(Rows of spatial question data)
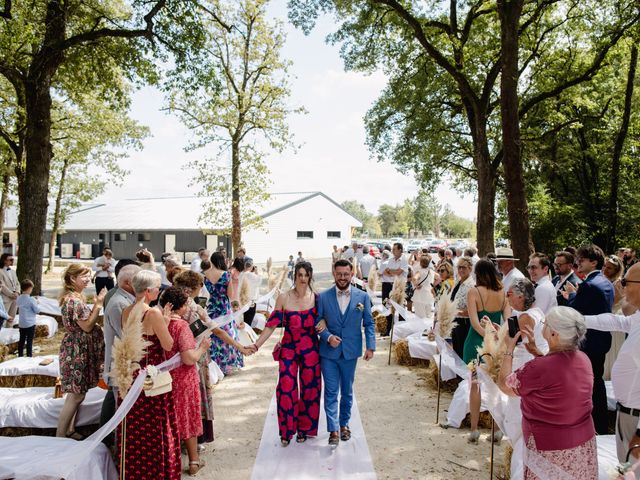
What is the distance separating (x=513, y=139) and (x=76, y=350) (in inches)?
393

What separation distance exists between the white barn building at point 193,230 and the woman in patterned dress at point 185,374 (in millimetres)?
31420

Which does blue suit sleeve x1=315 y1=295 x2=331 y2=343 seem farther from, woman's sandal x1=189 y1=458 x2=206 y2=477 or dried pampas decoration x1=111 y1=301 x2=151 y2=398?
dried pampas decoration x1=111 y1=301 x2=151 y2=398

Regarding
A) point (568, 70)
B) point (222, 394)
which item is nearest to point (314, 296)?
point (222, 394)

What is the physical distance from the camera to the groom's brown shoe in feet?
17.1

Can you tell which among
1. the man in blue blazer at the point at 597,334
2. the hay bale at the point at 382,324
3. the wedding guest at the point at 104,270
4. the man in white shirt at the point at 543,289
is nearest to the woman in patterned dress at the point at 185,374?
the man in white shirt at the point at 543,289

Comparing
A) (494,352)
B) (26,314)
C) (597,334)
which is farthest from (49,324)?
(597,334)

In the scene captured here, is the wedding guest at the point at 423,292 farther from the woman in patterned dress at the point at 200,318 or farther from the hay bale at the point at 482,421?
the woman in patterned dress at the point at 200,318

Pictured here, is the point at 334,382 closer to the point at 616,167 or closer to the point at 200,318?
the point at 200,318

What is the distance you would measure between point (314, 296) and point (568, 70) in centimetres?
1540

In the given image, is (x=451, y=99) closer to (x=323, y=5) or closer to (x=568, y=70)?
(x=568, y=70)

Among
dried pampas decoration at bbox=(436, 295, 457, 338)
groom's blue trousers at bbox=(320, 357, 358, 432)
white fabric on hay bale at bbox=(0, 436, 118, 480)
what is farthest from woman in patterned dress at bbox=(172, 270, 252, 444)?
dried pampas decoration at bbox=(436, 295, 457, 338)

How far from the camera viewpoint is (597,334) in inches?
195

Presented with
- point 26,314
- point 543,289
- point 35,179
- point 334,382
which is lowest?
point 334,382

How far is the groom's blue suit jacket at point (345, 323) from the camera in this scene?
5227 mm
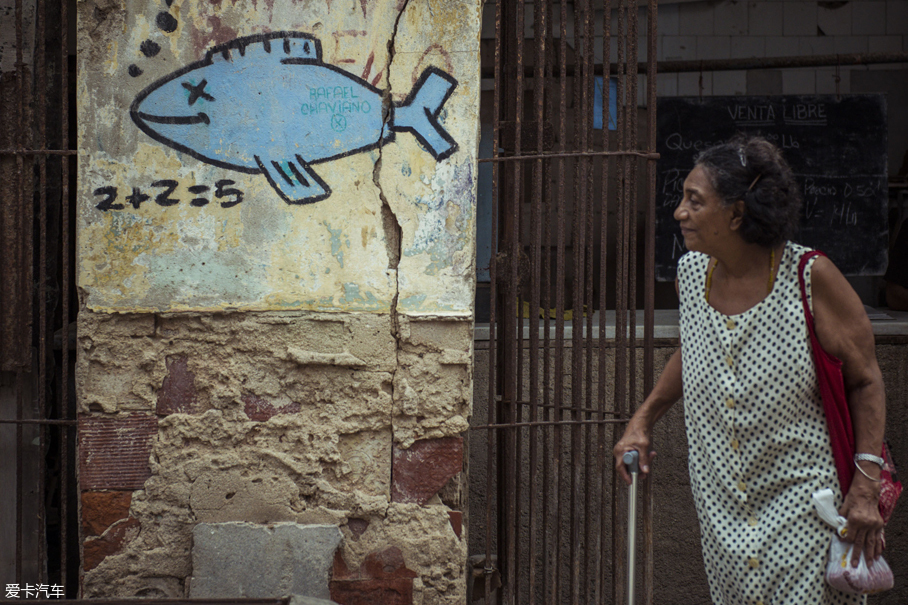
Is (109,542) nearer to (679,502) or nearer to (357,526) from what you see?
(357,526)

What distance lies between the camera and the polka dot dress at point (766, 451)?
2041mm

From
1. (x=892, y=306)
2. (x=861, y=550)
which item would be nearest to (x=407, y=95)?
(x=861, y=550)

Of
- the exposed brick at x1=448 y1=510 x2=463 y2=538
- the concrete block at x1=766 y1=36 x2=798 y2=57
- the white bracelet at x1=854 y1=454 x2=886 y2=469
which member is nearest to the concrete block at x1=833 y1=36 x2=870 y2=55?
the concrete block at x1=766 y1=36 x2=798 y2=57

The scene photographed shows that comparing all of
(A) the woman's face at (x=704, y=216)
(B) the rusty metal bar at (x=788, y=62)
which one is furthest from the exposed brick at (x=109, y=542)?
(B) the rusty metal bar at (x=788, y=62)

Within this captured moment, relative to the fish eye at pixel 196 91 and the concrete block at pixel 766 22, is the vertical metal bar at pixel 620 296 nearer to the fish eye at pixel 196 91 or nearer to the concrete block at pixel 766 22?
the fish eye at pixel 196 91

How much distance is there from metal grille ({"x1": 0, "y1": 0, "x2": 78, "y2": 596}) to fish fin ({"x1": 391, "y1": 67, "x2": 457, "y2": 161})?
1149 millimetres

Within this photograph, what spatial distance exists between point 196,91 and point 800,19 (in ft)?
14.6

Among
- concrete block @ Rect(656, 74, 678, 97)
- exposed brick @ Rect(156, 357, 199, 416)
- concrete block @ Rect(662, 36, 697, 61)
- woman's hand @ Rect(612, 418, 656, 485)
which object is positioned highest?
concrete block @ Rect(662, 36, 697, 61)

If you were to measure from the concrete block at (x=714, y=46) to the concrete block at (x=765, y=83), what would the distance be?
0.80ft

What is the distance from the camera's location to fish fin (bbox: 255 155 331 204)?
2643mm

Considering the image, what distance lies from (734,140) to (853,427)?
0.83m

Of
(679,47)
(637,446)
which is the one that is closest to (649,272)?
(637,446)

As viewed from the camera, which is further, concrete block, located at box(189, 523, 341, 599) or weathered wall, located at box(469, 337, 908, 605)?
weathered wall, located at box(469, 337, 908, 605)

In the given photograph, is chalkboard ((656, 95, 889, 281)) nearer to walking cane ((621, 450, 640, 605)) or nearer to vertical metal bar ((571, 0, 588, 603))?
vertical metal bar ((571, 0, 588, 603))
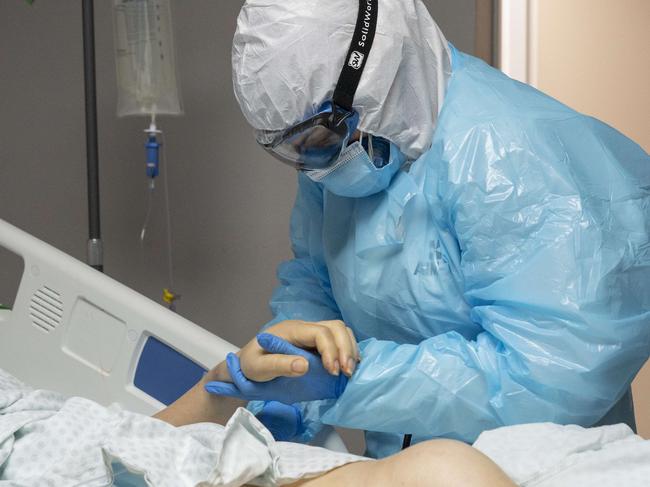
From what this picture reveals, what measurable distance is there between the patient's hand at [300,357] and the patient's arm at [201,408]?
16cm

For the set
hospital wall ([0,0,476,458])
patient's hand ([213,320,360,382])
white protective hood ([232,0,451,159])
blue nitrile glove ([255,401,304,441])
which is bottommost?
hospital wall ([0,0,476,458])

# [Goal of the exercise]
Verbatim reproduction of every record is required; images are left out.

# [Written answer]
What is the distance separating (x=513, y=139) and (x=76, y=350) (in inches)?
393

What separation distance exists between the white barn building at point 193,230 and the woman in patterned dress at point 185,374 (in millimetres)?
31420

Which does blue suit sleeve x1=315 y1=295 x2=331 y2=343 seem farther from, woman's sandal x1=189 y1=458 x2=206 y2=477 or dried pampas decoration x1=111 y1=301 x2=151 y2=398?
dried pampas decoration x1=111 y1=301 x2=151 y2=398

Regarding
A) point (568, 70)
B) point (222, 394)
which item is nearest to point (314, 296)?
point (222, 394)

What is the physical distance from the camera to the groom's brown shoe in feet?
17.1

Can you tell which among
1. the man in blue blazer at the point at 597,334
2. the hay bale at the point at 382,324
3. the wedding guest at the point at 104,270
4. the man in white shirt at the point at 543,289
is nearest to the woman in patterned dress at the point at 185,374?
the man in white shirt at the point at 543,289

Comparing
A) (494,352)
B) (26,314)
C) (597,334)
which is farthest from (49,324)?
(597,334)

In the scene captured here, is the wedding guest at the point at 423,292 farther from the woman in patterned dress at the point at 200,318 or farther from the hay bale at the point at 482,421?
the woman in patterned dress at the point at 200,318

Pictured here, is the point at 334,382 closer to the point at 616,167 or closer to the point at 200,318?
the point at 200,318

What is the distance you would measure between point (314, 296) and point (568, 70) in centimetres?
1540

In the given image, is (x=451, y=99) closer to (x=323, y=5) or closer to (x=568, y=70)?
(x=568, y=70)

Among
dried pampas decoration at bbox=(436, 295, 457, 338)
groom's blue trousers at bbox=(320, 357, 358, 432)
white fabric on hay bale at bbox=(0, 436, 118, 480)
what is farthest from woman in patterned dress at bbox=(172, 270, 252, 444)?
dried pampas decoration at bbox=(436, 295, 457, 338)

How far from the camera viewpoint is (597,334) in inches?
195

Presented with
- point 26,314
- point 543,289
- point 35,179
- point 334,382
which is lowest?
point 334,382

How far is the groom's blue suit jacket at point (345, 323) from the camera in this scene?
5227 mm
Is (109,542) nearer to (679,502) or nearer to (357,526) from what you see?
(357,526)

What distance lies between the camera and the polka dot dress at point (766, 451)?
2041mm

From
1. (x=892, y=306)
2. (x=861, y=550)
which item would be nearest to (x=407, y=95)?
(x=861, y=550)

Of
- the exposed brick at x1=448 y1=510 x2=463 y2=538
- the concrete block at x1=766 y1=36 x2=798 y2=57
- the white bracelet at x1=854 y1=454 x2=886 y2=469
which member is nearest to the concrete block at x1=833 y1=36 x2=870 y2=55?
the concrete block at x1=766 y1=36 x2=798 y2=57

The scene photographed shows that comparing all of
(A) the woman's face at (x=704, y=216)
(B) the rusty metal bar at (x=788, y=62)
which one is furthest from the exposed brick at (x=109, y=542)?
(B) the rusty metal bar at (x=788, y=62)

Within this captured moment, relative to the fish eye at pixel 196 91 and the concrete block at pixel 766 22, is the vertical metal bar at pixel 620 296 nearer to the fish eye at pixel 196 91 or nearer to the concrete block at pixel 766 22?
the fish eye at pixel 196 91

How much distance is there from metal grille ({"x1": 0, "y1": 0, "x2": 78, "y2": 596}) to fish fin ({"x1": 391, "y1": 67, "x2": 457, "y2": 161})?
1149 millimetres

Within this photograph, what spatial distance exists between point 196,91 and point 800,19 (in ft)?
14.6

Among
- concrete block @ Rect(656, 74, 678, 97)
- exposed brick @ Rect(156, 357, 199, 416)
- concrete block @ Rect(662, 36, 697, 61)
- woman's hand @ Rect(612, 418, 656, 485)
which object is positioned highest?
concrete block @ Rect(662, 36, 697, 61)

If you were to measure from the concrete block at (x=714, y=46) to the concrete block at (x=765, y=83), what would the distance be?
0.80ft

What is the distance from the camera's location to fish fin (bbox: 255 155 331 204)?
2643mm

Considering the image, what distance lies from (734,140) to (853,427)?
0.83m

Of
(679,47)
(637,446)
which is the one that is closest to (649,272)?
(637,446)

As viewed from the camera, which is further, concrete block, located at box(189, 523, 341, 599) or weathered wall, located at box(469, 337, 908, 605)?
weathered wall, located at box(469, 337, 908, 605)

In the given photograph, is chalkboard ((656, 95, 889, 281)) nearer to walking cane ((621, 450, 640, 605)) or nearer to vertical metal bar ((571, 0, 588, 603))?
vertical metal bar ((571, 0, 588, 603))
From what this picture reveals, what measurable distance is there between the patient's hand at [300,357] and the patient's arm at [201,408]?
16cm

For the set
hospital wall ([0,0,476,458])
patient's hand ([213,320,360,382])
white protective hood ([232,0,451,159])
blue nitrile glove ([255,401,304,441])
which is bottommost?
hospital wall ([0,0,476,458])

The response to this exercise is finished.